Excuse me I digress. It is typical of people to want to waste if they have the chance. The thing I don't understand about my Latino workers is that they love to waste materials, money on lunch, cokes and cars, clothes etc. It must be the new found status in not being forced into conservation.
It is the good life, and therefor I don't care, because I can afford it. This is the mindset we have to change. For example what if we were to convince all the new wealthy folks that it was pulling down their status to be wasteful. It is expensive to be poor. The longer a family has money, it seems, the less important it is to show it. Old Money contra New money.
Hmm, how do we do it?
Having stuff weighs you down, makes you less able to adapt. If you need something- rent it, and let someone else have the headache of storing, maintaining, and selling it later for less than paid.

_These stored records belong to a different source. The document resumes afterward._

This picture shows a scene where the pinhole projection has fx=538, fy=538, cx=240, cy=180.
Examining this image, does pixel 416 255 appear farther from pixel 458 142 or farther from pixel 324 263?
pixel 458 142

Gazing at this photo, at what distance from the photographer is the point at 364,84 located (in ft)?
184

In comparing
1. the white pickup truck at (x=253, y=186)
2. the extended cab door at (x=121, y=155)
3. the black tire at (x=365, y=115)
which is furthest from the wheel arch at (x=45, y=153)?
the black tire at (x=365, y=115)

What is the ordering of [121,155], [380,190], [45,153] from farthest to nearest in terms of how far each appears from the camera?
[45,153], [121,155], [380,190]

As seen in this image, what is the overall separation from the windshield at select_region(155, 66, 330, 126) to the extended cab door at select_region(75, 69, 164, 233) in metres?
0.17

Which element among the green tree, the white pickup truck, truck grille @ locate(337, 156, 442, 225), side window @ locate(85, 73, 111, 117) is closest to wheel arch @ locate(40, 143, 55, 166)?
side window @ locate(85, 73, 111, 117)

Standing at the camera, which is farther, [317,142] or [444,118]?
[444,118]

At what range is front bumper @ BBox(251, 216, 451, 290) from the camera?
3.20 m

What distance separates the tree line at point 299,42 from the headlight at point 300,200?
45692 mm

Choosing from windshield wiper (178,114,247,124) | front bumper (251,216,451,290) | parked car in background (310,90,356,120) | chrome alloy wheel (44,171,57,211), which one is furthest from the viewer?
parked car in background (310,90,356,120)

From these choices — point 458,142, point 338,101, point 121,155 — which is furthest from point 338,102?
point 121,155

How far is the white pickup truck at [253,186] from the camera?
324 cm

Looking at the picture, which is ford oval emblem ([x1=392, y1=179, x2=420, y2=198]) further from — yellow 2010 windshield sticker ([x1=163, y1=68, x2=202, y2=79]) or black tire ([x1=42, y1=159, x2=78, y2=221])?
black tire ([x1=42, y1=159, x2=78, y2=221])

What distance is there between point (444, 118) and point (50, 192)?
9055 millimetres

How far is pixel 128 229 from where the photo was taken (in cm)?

Shipping containers must be the perfect form of housing. If we want to move, we just pack everything inside, send it off, unpack it and move in. Just like the push button house: http://www.architectureandhygiene.com/PBHouse/PBH.html actually it was Donald Duck that popularized the push button house when he was camping with Pluto.
Her are the plans for a 750 Sf house that we are building in Kansas, that has been modified to meet the climate in the desert.
It would be made of insulated containers with a insulated concrete cap poured on top to help hold then down and keep some thermal mass between you and the sun.
This should cost aroung 10,000 to put up and anothe r10,000 to finish. Not bad for 750 SF. In case you were wondering.
anyway I'm turning into a pumpkin, so we'll keep you posted another day.